- _Prompt_: Rewrite the records below, changing every "castle building" to "castle structure" and leaving all other text untouched.

- _Working data_:
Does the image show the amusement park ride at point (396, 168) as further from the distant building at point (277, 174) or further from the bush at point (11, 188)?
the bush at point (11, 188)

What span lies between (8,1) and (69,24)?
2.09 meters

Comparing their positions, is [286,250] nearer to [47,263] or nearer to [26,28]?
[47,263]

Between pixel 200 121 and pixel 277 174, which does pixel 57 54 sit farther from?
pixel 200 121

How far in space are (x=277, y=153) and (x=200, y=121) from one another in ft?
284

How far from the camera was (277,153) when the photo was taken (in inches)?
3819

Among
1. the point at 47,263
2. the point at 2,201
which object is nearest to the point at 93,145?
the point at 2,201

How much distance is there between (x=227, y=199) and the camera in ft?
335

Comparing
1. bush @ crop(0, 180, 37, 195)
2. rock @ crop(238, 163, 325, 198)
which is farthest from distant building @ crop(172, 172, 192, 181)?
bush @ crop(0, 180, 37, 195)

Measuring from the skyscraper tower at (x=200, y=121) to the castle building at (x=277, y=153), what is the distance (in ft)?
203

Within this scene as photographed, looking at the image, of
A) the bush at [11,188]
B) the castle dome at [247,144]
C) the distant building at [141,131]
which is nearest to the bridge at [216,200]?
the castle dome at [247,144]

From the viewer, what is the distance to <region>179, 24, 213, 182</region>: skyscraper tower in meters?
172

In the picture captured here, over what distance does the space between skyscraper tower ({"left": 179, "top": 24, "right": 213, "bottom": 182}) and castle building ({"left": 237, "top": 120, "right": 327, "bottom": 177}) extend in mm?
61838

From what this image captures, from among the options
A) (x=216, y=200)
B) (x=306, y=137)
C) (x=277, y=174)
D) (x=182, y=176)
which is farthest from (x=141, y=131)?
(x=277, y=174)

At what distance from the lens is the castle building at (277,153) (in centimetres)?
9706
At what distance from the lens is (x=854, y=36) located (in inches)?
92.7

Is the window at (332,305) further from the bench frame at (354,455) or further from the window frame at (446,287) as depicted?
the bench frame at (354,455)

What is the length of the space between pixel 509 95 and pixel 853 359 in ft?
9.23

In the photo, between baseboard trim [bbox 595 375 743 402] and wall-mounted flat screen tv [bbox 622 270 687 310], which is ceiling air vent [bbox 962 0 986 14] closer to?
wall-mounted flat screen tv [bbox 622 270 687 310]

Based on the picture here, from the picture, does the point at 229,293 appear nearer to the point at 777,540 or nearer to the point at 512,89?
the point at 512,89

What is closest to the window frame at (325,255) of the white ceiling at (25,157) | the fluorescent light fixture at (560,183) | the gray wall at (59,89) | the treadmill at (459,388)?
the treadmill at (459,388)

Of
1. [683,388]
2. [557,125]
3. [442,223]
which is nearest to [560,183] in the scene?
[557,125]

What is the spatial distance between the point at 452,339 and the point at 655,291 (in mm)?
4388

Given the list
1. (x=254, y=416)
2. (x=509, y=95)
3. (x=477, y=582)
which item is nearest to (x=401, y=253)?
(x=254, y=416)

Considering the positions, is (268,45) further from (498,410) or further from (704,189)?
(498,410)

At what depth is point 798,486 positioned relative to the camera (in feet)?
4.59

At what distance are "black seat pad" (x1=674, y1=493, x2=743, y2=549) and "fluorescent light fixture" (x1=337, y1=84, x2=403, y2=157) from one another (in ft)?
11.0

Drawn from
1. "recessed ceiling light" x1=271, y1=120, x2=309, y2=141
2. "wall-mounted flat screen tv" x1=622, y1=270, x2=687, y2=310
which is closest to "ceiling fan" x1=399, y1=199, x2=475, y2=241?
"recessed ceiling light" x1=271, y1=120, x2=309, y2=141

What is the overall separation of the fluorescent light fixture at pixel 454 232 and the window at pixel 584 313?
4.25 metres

- _Expected output_:
Does the image show the amusement park ride at point (396, 168) as further from the distant building at point (277, 174) or further from the bush at point (11, 188)?
the bush at point (11, 188)

What span lies between (8,1) and (69,24)?
2.09 meters

Comparing their positions, is [286,250] nearer to [47,263] or nearer to [26,28]?
[47,263]

Between pixel 200 121 and pixel 277 174, which does pixel 57 54 sit farther from?
pixel 200 121

How far in space are (x=277, y=153) and (x=200, y=121) from one another in ft?
284

How far from the camera was (277,153) when the photo was taken (in inches)?
3819

Among
1. the point at 47,263
2. the point at 2,201
which object is nearest to the point at 93,145?
the point at 2,201

How much distance is there between (x=227, y=199) and the camera in ft?
335

Comparing
1. bush @ crop(0, 180, 37, 195)
2. rock @ crop(238, 163, 325, 198)
which is farthest from distant building @ crop(172, 172, 192, 181)?
bush @ crop(0, 180, 37, 195)

Measuring from the skyscraper tower at (x=200, y=121) to the castle structure at (x=277, y=153), what is the distance (in ft)?
203

Within this scene as photographed, looking at the image, of
A) the bush at [11,188]
B) the castle dome at [247,144]
C) the distant building at [141,131]
which is nearest to the bridge at [216,200]?
the castle dome at [247,144]

From the viewer, what is the distance to <region>179, 24, 213, 182</region>: skyscraper tower in meters?
172

In the picture captured here, over what distance does the space between skyscraper tower ({"left": 179, "top": 24, "right": 213, "bottom": 182}) and castle structure ({"left": 237, "top": 120, "right": 327, "bottom": 177}) extend in mm?
61838

From what this image captures, from among the options
A) (x=216, y=200)
B) (x=306, y=137)
C) (x=277, y=174)
D) (x=182, y=176)
which is farthest from (x=141, y=131)?
(x=277, y=174)

At what distance from the lens is the castle structure at (277,153) (in centimetres)?
9706
At what distance from the lens is (x=854, y=36) located (in inches)?
92.7

Is the window at (332,305) further from the bench frame at (354,455) or further from the window frame at (446,287) as depicted?
the bench frame at (354,455)

What is the length of the space between pixel 509 95 and pixel 853 359 in ft?
9.23

In the photo, between baseboard trim [bbox 595 375 743 402] and wall-mounted flat screen tv [bbox 622 270 687 310], which is ceiling air vent [bbox 962 0 986 14] closer to?
wall-mounted flat screen tv [bbox 622 270 687 310]

Based on the picture here, from the picture, does the point at 229,293 appear nearer to the point at 777,540 or nearer to the point at 512,89?
the point at 512,89

What is closest to the window frame at (325,255) of the white ceiling at (25,157) | the fluorescent light fixture at (560,183) | the gray wall at (59,89) | the treadmill at (459,388)?
the treadmill at (459,388)

Of
1. [683,388]
2. [557,125]
3. [442,223]
which is nearest to [560,183] in the scene?
[557,125]

What is the spatial distance between the point at 452,339 and the point at 655,291 (in mm)?
4388

Given the list
1. (x=254, y=416)
2. (x=509, y=95)
3. (x=477, y=582)
which item is nearest to (x=401, y=253)?
(x=254, y=416)

Considering the positions, is (268,45) further from (498,410) or further from (704,189)?
(498,410)

At what depth is point 798,486 positioned relative to the camera (in feet)?
4.59

At what distance are "black seat pad" (x1=674, y1=493, x2=743, y2=549) and "fluorescent light fixture" (x1=337, y1=84, x2=403, y2=157) from one another (in ft)?
11.0

Drawn from
1. "recessed ceiling light" x1=271, y1=120, x2=309, y2=141
2. "wall-mounted flat screen tv" x1=622, y1=270, x2=687, y2=310
which is closest to "ceiling fan" x1=399, y1=199, x2=475, y2=241?
"recessed ceiling light" x1=271, y1=120, x2=309, y2=141

What is the overall separation of the fluorescent light fixture at pixel 454 232 and the window at pixel 584 313?
4.25 metres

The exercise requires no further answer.